A piece I wrote for this blog (but never posted) about a year ago began like this:
Several weeks ago, at 7 am, as I drove to the training I do most weeks, it was light for the first time, a sign that Spring is in the air, a feeling reinforced by the appearance of snowdrops and healthy sprouts of daffodils. Well, snowdrops—poor sods—are going to have to think about a new name.
It was the middle of February and winter in Stockholm seemed to have passed without snow and as I write this at the end of March 2020, apart from a short-lived dusting, snow has remained absent. We’ve lived here over 20 years and always had snow every winter. One of the main Swedish newspapers (Dagens Nyheter) announced it was the warmest January since 1756. Is the climate changing? No, it has changed—drastically.
Is this a political comment? No, not at all, it’s a scientific one. William Gibson, the guy credited for coining the word, Cyberspace, returned to writing SF in one of his more recent novels, The Peripheral. In this book he described a calamitous event which he called the Jackpot. In fact, we learn that this isn’t one calamity but a convergence of several. I now learn that the Jackpot idea’s original source was probably from Robert Heinlein. This neatly leads me to the present day where something rather worse than the delay of winter is emerging in Wuhan, China: a new kind of corona virus.
And then 2020 disappeared into a pandemic that would put the best SF dystopia’s to shame. Like many things that take the human race by surprise and hit us over the head when we’re least expecting it, with hindsight, it could have been predicted. (Plastic, I’m looking at you!) The possibility of this event had been foreshadowed by previous coronavirus outbreaks and the crossover from the world of wildlife to the human population encroaching on it.

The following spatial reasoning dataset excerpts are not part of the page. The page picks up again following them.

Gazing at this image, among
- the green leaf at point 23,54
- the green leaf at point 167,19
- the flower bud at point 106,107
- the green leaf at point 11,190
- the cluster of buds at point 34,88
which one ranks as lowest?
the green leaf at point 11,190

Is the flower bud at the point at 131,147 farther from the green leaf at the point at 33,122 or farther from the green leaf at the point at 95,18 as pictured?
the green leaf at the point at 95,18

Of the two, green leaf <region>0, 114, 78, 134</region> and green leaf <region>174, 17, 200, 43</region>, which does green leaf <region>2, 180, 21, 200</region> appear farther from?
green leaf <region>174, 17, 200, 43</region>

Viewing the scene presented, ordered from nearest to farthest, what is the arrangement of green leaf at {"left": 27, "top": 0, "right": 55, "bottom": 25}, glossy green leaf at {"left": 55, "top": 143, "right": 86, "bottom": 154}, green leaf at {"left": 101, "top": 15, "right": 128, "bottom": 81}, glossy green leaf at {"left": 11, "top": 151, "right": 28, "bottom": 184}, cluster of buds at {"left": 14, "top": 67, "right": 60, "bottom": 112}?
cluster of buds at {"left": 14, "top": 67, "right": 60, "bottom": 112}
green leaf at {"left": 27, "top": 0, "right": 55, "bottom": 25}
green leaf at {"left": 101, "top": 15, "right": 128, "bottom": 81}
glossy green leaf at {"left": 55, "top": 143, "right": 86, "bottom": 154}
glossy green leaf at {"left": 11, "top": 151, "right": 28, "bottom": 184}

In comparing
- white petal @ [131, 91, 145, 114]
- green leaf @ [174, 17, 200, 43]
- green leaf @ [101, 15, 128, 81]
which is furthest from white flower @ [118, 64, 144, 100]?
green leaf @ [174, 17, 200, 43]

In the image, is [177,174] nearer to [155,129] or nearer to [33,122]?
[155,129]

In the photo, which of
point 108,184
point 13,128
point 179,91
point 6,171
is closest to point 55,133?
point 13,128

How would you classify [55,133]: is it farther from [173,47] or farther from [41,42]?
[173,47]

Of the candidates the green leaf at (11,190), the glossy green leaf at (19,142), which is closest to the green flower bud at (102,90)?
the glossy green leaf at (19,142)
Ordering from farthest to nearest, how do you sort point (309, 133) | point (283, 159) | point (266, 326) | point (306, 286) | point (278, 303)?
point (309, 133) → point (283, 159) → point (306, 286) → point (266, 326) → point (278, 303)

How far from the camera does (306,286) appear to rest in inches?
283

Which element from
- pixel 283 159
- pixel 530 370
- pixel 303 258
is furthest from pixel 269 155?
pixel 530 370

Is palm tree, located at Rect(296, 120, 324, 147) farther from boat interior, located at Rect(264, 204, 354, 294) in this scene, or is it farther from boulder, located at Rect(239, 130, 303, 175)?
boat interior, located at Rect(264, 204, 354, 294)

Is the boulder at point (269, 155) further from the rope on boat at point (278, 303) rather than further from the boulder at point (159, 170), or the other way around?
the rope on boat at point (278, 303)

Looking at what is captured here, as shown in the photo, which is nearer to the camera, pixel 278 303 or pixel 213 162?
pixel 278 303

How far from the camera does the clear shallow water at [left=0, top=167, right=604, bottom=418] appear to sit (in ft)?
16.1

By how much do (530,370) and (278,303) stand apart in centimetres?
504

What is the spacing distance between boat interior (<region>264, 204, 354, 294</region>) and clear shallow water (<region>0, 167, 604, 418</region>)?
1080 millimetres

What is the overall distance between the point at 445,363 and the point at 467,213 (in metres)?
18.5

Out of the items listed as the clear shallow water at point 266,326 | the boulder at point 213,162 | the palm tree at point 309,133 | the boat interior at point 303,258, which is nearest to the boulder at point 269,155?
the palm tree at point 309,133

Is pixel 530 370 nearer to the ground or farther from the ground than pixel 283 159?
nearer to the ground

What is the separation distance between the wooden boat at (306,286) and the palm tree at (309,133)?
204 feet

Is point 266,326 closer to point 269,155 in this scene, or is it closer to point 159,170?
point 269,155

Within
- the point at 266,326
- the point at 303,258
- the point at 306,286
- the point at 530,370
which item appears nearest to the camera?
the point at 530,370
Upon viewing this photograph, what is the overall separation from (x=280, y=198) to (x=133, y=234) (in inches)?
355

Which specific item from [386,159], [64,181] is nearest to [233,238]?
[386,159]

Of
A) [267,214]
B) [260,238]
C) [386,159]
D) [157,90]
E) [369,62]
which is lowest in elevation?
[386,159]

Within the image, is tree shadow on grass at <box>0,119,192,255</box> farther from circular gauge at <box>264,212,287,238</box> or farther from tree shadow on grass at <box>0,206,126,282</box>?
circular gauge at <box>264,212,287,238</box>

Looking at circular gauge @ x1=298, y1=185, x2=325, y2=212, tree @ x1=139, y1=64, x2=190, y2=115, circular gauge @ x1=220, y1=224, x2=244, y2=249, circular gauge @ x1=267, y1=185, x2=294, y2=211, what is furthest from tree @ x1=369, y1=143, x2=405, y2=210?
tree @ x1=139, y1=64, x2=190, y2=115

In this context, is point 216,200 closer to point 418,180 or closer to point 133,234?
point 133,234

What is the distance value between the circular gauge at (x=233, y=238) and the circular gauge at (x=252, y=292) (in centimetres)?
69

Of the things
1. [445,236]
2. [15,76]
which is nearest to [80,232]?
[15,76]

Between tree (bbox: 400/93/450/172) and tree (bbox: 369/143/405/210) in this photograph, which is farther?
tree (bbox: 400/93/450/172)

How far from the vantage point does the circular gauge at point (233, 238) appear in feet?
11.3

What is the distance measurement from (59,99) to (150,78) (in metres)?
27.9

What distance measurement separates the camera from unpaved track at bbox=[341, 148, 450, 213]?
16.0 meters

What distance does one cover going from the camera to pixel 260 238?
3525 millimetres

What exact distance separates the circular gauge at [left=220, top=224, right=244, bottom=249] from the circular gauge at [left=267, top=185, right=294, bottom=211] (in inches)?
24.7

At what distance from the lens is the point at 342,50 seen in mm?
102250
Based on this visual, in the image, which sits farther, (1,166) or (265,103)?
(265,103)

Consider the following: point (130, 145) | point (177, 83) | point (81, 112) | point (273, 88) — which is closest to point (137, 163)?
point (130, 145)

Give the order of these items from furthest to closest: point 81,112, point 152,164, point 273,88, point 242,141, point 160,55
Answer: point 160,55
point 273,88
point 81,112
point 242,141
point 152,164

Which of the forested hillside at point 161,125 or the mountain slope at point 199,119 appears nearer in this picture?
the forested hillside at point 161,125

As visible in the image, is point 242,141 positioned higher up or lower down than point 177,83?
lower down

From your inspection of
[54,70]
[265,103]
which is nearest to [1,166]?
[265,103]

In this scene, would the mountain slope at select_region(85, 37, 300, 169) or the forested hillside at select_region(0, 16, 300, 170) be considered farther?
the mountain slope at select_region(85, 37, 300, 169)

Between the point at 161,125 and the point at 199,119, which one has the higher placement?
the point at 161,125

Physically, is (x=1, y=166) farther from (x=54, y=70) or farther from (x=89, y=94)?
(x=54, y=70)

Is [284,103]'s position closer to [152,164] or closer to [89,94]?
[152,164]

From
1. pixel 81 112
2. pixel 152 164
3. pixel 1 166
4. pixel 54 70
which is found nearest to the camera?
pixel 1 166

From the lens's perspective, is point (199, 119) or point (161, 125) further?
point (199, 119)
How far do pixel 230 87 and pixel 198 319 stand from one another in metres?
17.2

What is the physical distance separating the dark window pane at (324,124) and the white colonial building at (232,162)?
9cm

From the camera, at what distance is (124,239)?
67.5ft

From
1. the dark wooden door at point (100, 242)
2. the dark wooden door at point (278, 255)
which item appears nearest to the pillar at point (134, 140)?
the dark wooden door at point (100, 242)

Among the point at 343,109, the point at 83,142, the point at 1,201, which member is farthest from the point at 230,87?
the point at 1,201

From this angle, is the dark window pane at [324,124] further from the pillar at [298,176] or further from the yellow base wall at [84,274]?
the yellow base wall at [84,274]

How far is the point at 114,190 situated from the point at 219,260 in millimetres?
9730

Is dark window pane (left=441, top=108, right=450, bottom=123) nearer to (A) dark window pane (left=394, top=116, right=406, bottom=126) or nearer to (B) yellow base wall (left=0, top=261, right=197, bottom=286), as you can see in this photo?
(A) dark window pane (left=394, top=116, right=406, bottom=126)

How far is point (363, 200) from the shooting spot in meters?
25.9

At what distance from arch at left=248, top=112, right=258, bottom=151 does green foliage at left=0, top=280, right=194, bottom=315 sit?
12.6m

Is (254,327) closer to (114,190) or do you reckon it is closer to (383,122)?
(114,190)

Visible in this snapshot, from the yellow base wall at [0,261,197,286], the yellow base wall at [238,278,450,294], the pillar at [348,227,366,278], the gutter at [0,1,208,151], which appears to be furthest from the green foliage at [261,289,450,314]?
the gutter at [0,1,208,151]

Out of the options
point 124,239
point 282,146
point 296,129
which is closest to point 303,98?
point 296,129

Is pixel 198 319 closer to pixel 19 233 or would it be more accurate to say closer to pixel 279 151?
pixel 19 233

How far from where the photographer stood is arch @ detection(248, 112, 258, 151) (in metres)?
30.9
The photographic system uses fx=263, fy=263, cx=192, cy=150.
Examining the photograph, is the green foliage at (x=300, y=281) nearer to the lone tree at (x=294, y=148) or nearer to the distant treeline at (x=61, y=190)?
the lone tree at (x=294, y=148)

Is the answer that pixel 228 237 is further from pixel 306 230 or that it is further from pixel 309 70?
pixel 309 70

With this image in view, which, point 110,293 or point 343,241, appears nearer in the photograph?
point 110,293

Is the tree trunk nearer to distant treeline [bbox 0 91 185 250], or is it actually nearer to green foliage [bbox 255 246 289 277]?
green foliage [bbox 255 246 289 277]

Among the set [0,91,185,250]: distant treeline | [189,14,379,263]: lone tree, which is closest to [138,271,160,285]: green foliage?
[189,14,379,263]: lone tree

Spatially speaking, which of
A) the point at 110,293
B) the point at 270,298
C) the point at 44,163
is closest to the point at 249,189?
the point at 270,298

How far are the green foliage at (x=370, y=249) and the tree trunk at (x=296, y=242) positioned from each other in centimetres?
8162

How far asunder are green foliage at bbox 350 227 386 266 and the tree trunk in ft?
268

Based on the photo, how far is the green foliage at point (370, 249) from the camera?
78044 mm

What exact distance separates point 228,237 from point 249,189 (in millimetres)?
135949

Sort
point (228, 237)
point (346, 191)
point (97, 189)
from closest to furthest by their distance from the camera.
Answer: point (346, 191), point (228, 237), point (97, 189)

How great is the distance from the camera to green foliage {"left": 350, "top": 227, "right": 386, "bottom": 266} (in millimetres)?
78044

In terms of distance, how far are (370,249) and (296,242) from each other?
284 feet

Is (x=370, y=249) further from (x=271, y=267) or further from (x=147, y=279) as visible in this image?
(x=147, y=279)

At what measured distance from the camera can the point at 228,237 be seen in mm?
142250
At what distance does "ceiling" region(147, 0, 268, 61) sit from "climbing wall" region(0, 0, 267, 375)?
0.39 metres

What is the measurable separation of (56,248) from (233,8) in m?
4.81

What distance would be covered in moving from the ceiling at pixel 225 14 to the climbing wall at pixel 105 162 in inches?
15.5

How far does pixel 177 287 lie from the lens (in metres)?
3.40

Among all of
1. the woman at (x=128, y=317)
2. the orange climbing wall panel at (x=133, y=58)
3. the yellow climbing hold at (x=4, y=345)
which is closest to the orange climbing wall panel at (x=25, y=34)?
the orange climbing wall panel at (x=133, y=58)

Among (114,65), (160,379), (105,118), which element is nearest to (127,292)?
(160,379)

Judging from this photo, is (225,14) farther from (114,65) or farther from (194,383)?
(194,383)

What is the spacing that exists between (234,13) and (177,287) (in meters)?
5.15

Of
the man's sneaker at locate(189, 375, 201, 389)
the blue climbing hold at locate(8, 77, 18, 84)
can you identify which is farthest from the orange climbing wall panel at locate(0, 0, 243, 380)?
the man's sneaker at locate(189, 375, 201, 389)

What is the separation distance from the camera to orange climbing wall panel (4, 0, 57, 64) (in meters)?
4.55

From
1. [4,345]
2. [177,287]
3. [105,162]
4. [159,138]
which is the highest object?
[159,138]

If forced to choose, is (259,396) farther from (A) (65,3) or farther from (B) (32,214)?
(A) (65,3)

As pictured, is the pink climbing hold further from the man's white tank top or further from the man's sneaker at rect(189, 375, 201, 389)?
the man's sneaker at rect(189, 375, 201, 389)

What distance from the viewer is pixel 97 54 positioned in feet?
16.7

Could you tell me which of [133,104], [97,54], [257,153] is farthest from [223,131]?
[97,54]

The personal fall-out has been devastating, not just among the elderly and other vulnerable groups, but the knock-on effect of losing intensive care beds (not to mention the carnage wrought on medical staff) has been predicted to kill as many people as the virus itself. Married to somebody working in the health services, I hear of the effects first hand. However, the full economic impact and the dissolution of people’s livelihoods have still to be fully felt. And it is a coronavirus, so thinking of the flu (which requires annual immunization), it looks like the so-called ‘new normal’ will be with us for some years to come.
Here in Sweden, we had lock-down lite, which worked here in the first wave due to the conformist culture where people generally carefully follow the recommendations (and probably the lower population density). However, I think by the time we got to the second wave, conformist fatigue reared its head.
On reflection, the feeling I got over this last year was not one of living in a SF Dystopia, but more like an Alternative Reality: familiar things still exist but everything is distorted in unimagined ways by the slight of some author’s hand. The better news in 2021 was we had more snow here than for many years. Whilst this is probably one of those dips that you see on the graphs of gradual temperature rises, at least the poor snowdrops got a temporary reprieve of their name.